Your task: Repeat each record exactly as written, and drop any images.

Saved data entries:
******

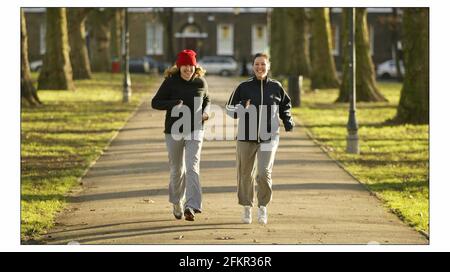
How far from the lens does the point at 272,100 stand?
38.7ft

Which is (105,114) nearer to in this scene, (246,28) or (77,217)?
(77,217)

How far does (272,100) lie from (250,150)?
2.03 feet

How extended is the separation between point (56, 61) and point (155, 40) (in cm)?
4105

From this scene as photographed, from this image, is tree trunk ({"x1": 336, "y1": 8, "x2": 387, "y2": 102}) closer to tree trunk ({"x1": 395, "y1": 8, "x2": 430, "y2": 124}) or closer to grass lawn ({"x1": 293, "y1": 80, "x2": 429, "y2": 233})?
grass lawn ({"x1": 293, "y1": 80, "x2": 429, "y2": 233})

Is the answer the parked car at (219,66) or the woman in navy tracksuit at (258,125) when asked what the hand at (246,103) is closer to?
the woman in navy tracksuit at (258,125)

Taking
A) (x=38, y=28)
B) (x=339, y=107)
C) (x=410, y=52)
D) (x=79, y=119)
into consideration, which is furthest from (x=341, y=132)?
(x=38, y=28)

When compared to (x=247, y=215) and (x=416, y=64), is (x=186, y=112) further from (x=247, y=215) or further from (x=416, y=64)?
(x=416, y=64)

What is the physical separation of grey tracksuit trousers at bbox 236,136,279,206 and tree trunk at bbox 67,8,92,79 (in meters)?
36.0

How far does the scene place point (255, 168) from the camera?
40.1 feet

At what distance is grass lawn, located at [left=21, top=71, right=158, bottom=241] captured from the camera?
1418cm

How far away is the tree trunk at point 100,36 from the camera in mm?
63781

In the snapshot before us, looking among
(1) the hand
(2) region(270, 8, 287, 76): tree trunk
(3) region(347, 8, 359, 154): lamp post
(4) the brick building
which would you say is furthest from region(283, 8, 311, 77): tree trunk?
(1) the hand

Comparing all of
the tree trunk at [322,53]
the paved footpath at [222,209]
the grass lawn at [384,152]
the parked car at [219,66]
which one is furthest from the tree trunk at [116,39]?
the paved footpath at [222,209]
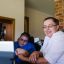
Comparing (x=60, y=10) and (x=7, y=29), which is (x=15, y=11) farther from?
(x=60, y=10)

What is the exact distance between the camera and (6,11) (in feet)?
15.8

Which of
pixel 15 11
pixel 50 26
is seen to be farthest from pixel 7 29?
pixel 50 26

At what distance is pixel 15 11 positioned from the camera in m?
5.08

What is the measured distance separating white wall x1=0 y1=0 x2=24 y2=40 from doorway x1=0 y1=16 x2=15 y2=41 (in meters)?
0.13

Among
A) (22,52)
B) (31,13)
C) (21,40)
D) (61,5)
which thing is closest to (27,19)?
(31,13)

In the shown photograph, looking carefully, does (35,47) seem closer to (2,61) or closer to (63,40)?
(2,61)

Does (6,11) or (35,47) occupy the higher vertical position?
(6,11)

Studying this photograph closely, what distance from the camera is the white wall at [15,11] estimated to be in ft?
15.5

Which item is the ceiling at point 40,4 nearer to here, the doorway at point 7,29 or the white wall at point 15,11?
the white wall at point 15,11

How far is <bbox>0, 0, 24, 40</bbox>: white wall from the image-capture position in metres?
4.73

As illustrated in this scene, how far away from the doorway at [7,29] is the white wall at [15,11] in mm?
135

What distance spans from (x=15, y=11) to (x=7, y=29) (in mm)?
576

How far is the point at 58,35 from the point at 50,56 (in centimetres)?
16

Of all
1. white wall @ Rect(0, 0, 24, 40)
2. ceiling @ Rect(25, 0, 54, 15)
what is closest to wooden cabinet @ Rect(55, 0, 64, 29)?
white wall @ Rect(0, 0, 24, 40)
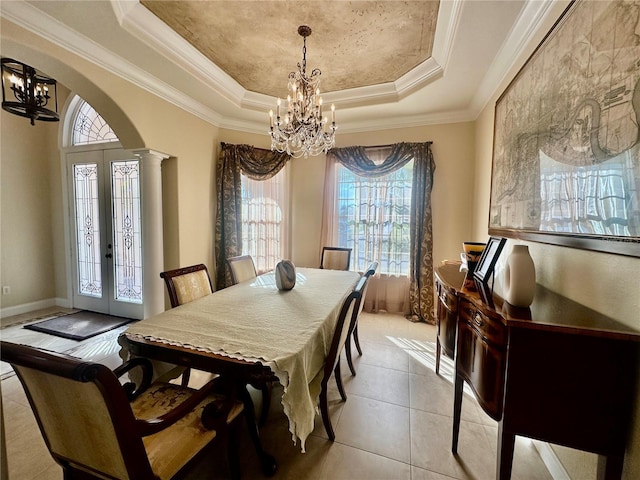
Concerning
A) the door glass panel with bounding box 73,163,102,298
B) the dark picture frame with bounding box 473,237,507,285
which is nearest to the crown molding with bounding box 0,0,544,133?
the dark picture frame with bounding box 473,237,507,285

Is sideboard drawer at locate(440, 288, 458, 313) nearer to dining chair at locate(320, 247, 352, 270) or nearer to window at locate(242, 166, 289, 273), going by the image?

******

Finished task:
How far from the lens does the point at 272,100 stand?
38.7ft

Which is (105,114) nearer to in this scene, (246,28) or (77,217)?
(77,217)

How far does (272,100) lie from (250,150)?
2.03 feet

How extended is the separation between point (56, 61) and point (155, 40) (in cm)?
4105

From this scene as photographed, from this image, is tree trunk ({"x1": 336, "y1": 8, "x2": 387, "y2": 102}) closer to tree trunk ({"x1": 395, "y1": 8, "x2": 430, "y2": 124}) or closer to grass lawn ({"x1": 293, "y1": 80, "x2": 429, "y2": 233})?
grass lawn ({"x1": 293, "y1": 80, "x2": 429, "y2": 233})

Is the answer the parked car at (219,66) or the woman in navy tracksuit at (258,125) when asked what the hand at (246,103) is closer to?
the woman in navy tracksuit at (258,125)

Taking
A) (x=38, y=28)
B) (x=339, y=107)
C) (x=410, y=52)
D) (x=79, y=119)
into consideration, which is furthest from (x=341, y=132)?
(x=38, y=28)

When compared to (x=247, y=215) and (x=416, y=64), is (x=186, y=112) further from (x=247, y=215) or further from (x=416, y=64)?
(x=416, y=64)

What is the physical separation of grey tracksuit trousers at bbox 236,136,279,206 and tree trunk at bbox 67,8,92,79 (in meters)?
36.0

How far does the scene place point (255, 168) from the camera?
40.1 feet

At what distance is grass lawn, located at [left=21, top=71, right=158, bottom=241] captured from the camera?
1418cm

How far away is the tree trunk at point 100,36 from the camera in mm?
63781

In the snapshot before us, looking among
(1) the hand
(2) region(270, 8, 287, 76): tree trunk
(3) region(347, 8, 359, 154): lamp post
(4) the brick building
which would you say is furthest from region(283, 8, 311, 77): tree trunk?
(1) the hand

Comparing all of
the tree trunk at [322,53]
the paved footpath at [222,209]
the grass lawn at [384,152]
the parked car at [219,66]
which one is furthest from the tree trunk at [116,39]?
the paved footpath at [222,209]
Comparing (x=60, y=10) and (x=7, y=29), which is (x=15, y=11) farther from?
(x=60, y=10)

What is the exact distance between the camera and (6,11) (in feet)?
15.8

Which of
pixel 15 11
pixel 50 26
is seen to be farthest from pixel 7 29?
pixel 50 26

At what distance is pixel 15 11 positioned from the camera in m?
5.08

What is the measured distance separating white wall x1=0 y1=0 x2=24 y2=40 from doorway x1=0 y1=16 x2=15 y2=41 (in meters)?
0.13

Among
A) (22,52)
B) (31,13)
C) (21,40)
D) (61,5)
which thing is closest to (27,19)?
(31,13)

In the shown photograph, looking carefully, does (35,47) seem closer to (2,61) or closer to (63,40)?
(2,61)

Does (6,11) or (35,47) occupy the higher vertical position?
(6,11)

Studying this photograph closely, what distance from the camera is the white wall at [15,11] estimated to be in ft?
15.5

Which item is the ceiling at point 40,4 nearer to here, the doorway at point 7,29 or the white wall at point 15,11?
the white wall at point 15,11

How far is <bbox>0, 0, 24, 40</bbox>: white wall from the image-capture position in metres?
4.73

As illustrated in this scene, how far away from the doorway at [7,29] is the white wall at [15,11] in mm?
135

What distance spans from (x=15, y=11) to (x=7, y=29) (in mm)?
576

How far is the point at 58,35 from the point at 50,56 (in centimetres)?
16

Of all
1. white wall @ Rect(0, 0, 24, 40)
2. ceiling @ Rect(25, 0, 54, 15)
what is closest to wooden cabinet @ Rect(55, 0, 64, 29)?
white wall @ Rect(0, 0, 24, 40)
Concerning
A) the door glass panel with bounding box 73,163,102,298
B) the dark picture frame with bounding box 473,237,507,285
which is nearest to the crown molding with bounding box 0,0,544,133?
the dark picture frame with bounding box 473,237,507,285

Is sideboard drawer at locate(440, 288, 458, 313) nearer to dining chair at locate(320, 247, 352, 270) or nearer to window at locate(242, 166, 289, 273), going by the image?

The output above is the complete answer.